Basically, I’m rendering a sphere, texturing it with a cube map. Since the distance from the origin of all the vertexes are exactly 1, I treat the vertexes the same as the normal.

I’m certain there is a bunch of error in my assignment of the coordinates to calcTexCoord2, but I still cannot see why the sphere is rendered in exactly one color.

I still don’t understand why people want to program in C++ without using classes.

You have viewer position and I assume that the sphere is in the origin and your camera always point to the origin.
Here the first strange thing… you compute the direction only once.
The reflection direction is typically intended per vertex, so should be computer for every vertexes.
Direction should be the direction of the vertexPos-cameraPos vector.
Yes… it’s quite slow, that’s why people use shaders (or fixed hardware implementation).
But this don’t justify the uniform color.
I didn’t check all the math but it seem ok, the real blunder is that you are trying to switch texture (glBindTexture) inside a glBegin glEnd block.
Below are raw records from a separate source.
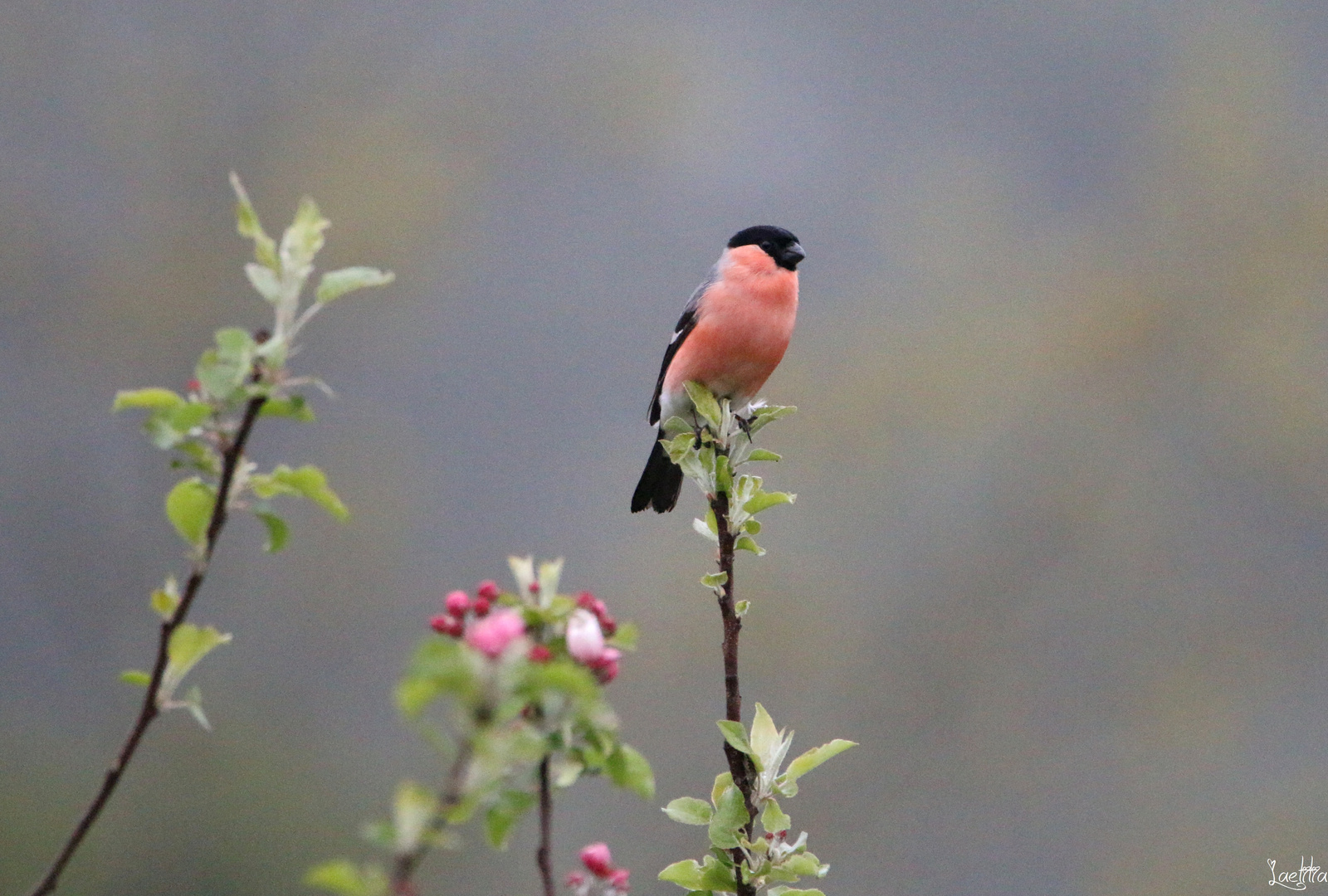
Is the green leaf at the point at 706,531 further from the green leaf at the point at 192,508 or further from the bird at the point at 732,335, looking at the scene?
the bird at the point at 732,335

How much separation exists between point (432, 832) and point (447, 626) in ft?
0.69

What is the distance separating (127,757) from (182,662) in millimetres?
157

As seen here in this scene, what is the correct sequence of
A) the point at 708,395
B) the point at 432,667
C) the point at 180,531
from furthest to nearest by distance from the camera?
the point at 708,395
the point at 180,531
the point at 432,667

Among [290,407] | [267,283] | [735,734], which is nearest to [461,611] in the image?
[290,407]

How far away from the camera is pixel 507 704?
1.98 ft

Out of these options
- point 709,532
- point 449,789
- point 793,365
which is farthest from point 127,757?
point 793,365

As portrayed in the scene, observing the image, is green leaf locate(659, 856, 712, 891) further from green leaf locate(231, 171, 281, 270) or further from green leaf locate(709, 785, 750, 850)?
green leaf locate(231, 171, 281, 270)

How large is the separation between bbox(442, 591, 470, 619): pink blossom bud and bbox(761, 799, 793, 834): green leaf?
47 centimetres

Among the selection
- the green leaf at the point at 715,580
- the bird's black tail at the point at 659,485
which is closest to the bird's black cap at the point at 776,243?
the bird's black tail at the point at 659,485

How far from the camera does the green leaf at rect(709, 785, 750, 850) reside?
1069 mm

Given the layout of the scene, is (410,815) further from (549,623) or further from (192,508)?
(192,508)

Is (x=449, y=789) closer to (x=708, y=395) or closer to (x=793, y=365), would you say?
(x=708, y=395)

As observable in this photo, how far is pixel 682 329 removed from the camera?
296 cm

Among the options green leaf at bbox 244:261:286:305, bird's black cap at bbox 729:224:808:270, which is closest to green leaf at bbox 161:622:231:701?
green leaf at bbox 244:261:286:305
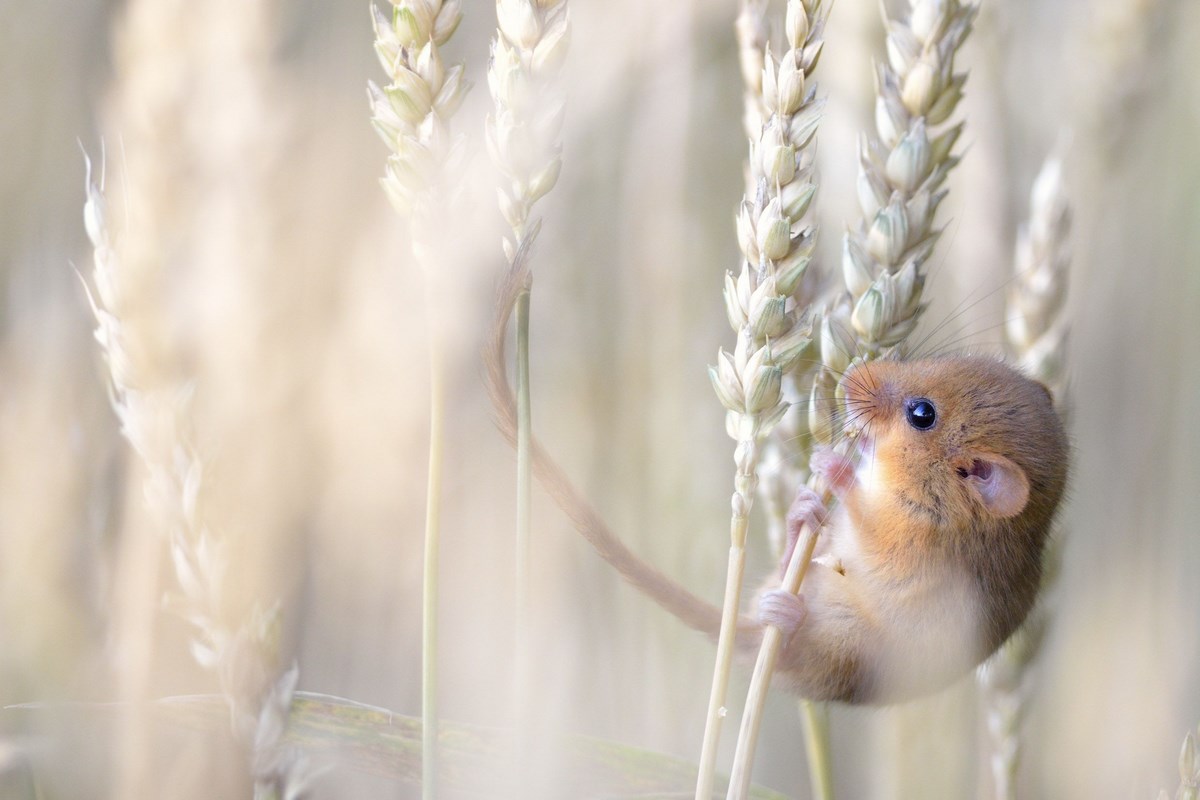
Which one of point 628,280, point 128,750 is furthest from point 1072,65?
point 128,750

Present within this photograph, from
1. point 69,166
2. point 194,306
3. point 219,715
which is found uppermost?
point 69,166

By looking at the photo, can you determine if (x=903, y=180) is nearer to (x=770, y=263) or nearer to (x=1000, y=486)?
(x=770, y=263)

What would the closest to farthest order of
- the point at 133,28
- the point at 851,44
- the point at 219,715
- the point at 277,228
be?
the point at 219,715 → the point at 133,28 → the point at 277,228 → the point at 851,44

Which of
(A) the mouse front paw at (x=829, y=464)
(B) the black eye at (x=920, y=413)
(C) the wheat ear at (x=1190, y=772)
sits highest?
(B) the black eye at (x=920, y=413)

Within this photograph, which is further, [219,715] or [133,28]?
[133,28]

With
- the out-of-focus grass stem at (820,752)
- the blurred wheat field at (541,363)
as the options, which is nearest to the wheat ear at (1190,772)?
the out-of-focus grass stem at (820,752)

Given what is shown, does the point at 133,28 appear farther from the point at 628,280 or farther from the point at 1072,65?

One trivial solution can be to put everything in a big texture and make an extra computation to find the final uv. But this will lead to terrible artifact on the image borders.

I can’t find any easy solution, maybe you can set the texture border to transparent and use a multipass algorithm.